**ENTRIES SUPPLIED:**
════════

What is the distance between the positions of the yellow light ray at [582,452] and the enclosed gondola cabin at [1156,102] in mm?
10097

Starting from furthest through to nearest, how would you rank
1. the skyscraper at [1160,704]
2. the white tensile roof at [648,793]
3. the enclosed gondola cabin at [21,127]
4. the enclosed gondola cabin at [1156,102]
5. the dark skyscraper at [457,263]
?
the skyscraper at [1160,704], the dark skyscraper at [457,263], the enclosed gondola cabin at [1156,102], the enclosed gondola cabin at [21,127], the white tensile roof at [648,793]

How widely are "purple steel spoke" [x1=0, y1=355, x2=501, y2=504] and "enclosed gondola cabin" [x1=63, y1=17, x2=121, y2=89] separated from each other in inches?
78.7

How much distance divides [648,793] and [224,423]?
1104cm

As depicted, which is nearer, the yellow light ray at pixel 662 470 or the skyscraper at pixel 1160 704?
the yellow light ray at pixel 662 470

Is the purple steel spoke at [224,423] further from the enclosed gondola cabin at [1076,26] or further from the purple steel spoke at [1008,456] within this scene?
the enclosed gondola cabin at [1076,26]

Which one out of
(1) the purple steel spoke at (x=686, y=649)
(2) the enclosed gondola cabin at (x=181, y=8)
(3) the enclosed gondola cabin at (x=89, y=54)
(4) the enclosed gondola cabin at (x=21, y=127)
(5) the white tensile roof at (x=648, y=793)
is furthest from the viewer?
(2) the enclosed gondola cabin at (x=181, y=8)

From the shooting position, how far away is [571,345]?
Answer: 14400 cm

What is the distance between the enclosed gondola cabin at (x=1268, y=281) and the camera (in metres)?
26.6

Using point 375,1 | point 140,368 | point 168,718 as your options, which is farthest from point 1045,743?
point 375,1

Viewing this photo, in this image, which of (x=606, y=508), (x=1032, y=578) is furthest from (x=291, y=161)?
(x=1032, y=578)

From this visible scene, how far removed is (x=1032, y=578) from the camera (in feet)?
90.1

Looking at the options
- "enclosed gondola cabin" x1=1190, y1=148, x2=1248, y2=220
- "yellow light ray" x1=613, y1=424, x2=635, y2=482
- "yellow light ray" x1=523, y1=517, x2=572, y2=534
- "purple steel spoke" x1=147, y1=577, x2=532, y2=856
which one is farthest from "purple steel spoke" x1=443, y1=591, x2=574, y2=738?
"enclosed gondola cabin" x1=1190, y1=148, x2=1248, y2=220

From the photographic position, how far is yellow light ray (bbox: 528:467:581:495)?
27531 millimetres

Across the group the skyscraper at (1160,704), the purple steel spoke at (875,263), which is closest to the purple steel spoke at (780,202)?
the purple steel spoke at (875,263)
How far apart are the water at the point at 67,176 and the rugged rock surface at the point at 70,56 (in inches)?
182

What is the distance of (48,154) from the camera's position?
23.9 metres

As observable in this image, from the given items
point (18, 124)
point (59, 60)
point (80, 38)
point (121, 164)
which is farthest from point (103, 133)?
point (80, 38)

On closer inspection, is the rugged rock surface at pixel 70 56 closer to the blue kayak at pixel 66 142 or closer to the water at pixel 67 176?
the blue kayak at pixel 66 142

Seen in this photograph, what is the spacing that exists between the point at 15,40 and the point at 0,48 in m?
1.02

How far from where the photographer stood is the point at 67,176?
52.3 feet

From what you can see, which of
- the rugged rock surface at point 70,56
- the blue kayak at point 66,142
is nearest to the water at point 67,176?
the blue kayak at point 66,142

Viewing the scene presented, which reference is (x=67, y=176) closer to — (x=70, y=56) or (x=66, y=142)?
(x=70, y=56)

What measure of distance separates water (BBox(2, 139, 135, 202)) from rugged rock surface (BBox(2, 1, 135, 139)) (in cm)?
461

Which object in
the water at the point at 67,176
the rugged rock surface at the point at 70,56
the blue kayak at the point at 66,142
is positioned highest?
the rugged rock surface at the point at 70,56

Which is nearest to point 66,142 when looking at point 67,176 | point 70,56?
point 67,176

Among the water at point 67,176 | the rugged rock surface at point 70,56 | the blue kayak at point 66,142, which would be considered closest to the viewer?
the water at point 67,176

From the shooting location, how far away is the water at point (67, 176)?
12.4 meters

════════

**TASK DETAILS:** Give back the lines of the listing from the one with "From the photographic" through the end, both included, exactly as written and with nothing added.

**EXERCISE OUTPUT:**
From the photographic position, how far is yellow light ray (bbox: 528:467:581:495)?
27531 millimetres

Across the group the skyscraper at (1160,704), the purple steel spoke at (875,263), which is closest to the purple steel spoke at (780,202)?
the purple steel spoke at (875,263)
How far apart are the water at the point at 67,176 and the rugged rock surface at the point at 70,56 (in inches)?
182

What is the distance of (48,154) from the camera's position?
23.9 metres

As observable in this image, from the given items
point (18, 124)
point (59, 60)
point (80, 38)
point (121, 164)
which is farthest from point (103, 133)?
point (80, 38)

On closer inspection, is the rugged rock surface at pixel 70 56 closer to the blue kayak at pixel 66 142 or closer to the water at pixel 67 176?
the blue kayak at pixel 66 142

Seen in this photograph, what is the spacing that exists between the point at 15,40 and the point at 0,48 in m?
1.02

How far from where the photographer stood is the point at 67,176?
52.3 feet

From what you can see, which of
- the rugged rock surface at point 70,56
- the blue kayak at point 66,142
is nearest to the water at point 67,176?
the blue kayak at point 66,142

Viewing the scene presented, which reference is (x=67, y=176) closer to — (x=70, y=56) or (x=66, y=142)?
(x=70, y=56)

What measure of distance separates water (BBox(2, 139, 135, 202)) from rugged rock surface (BBox(2, 1, 135, 139)) (in cm)?
461

Which object in
the water at the point at 67,176
the rugged rock surface at the point at 70,56
the blue kayak at the point at 66,142
is positioned highest?
the rugged rock surface at the point at 70,56

Which is nearest to point 66,142 when looking at point 67,176 | point 70,56?
point 67,176

Among the water at point 67,176 | the rugged rock surface at point 70,56 | the blue kayak at point 66,142, which would be considered closest to the viewer?
the water at point 67,176

From the shooting location, how far away is the water at point (67, 176)?
12.4 meters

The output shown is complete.